Green Knight
First Post
So a guy who swings his sword wide enough to hit two bad guys or who smashes an opponent with his shield, pushing him back, is equivalent to a mutant superhero?
Derren said:Building all NPCs according to PC guidlines in 4E is akin to making everyone a mutant. Sure it reaches the goal of everyone beig equal again, but by teh default setting the NPCs are not supposed to have all teh abilities PCs have. They are weaker and much less adaptable than PCs which are the superheroes of the setting.
Derren said:Building all NPCs according to PC guidlines in 4E is akin to making everyone a mutant.
Green Knight said:So a guy who swings his sword wide enough to hit two bad guys or who smashes an opponent with his shield, pushing him back, is equivalent to a mutant superhero?
Derren said:Yes because most other humans, no matter how strong and experienced can't do that.
Yes because most other humans, no matter how strong and experienced can't do that.
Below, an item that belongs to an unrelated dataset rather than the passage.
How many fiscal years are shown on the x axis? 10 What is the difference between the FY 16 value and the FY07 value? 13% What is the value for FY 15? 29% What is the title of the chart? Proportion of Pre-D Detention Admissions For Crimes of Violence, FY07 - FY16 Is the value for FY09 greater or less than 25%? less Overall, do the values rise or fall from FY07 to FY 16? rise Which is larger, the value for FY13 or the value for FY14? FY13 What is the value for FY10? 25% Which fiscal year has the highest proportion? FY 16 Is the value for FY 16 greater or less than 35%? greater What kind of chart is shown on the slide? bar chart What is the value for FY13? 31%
And don't forget that this person can not only swing his weapon very strong, he can also heal himself at will
heal all wounds by sleeping for six hours
becomes better and better in any trade in profession even without practice
and has a destiny so he can come back from the death most of the time
hong said:This is, of course, true of every D&D revision ever. Unless you mean in some platonic, never-to-be-realised ideal, that is.
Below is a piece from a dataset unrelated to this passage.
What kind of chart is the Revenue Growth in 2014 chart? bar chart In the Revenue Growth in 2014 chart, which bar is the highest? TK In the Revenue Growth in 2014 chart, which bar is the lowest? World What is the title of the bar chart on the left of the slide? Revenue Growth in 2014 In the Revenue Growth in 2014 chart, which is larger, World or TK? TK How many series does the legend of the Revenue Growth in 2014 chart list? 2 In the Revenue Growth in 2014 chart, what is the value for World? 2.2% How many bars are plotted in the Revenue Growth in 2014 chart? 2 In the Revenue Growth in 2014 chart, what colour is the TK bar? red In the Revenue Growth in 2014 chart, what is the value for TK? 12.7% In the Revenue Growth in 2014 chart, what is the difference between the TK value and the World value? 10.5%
Green Knight said:Yeah. Apparently, it's only in 4E where PC's become mutant superhumans. Despite the apparent ability to build your NPC's any way you like in 4E. They weren't that way in 3E, when NPC's had, at most, a handful of levels in NPC classes which were mediocre in comparison to PC class levels. And they certainly weren't that way in 2E, where all NPC's either had PC class levels or were Level 0 characters.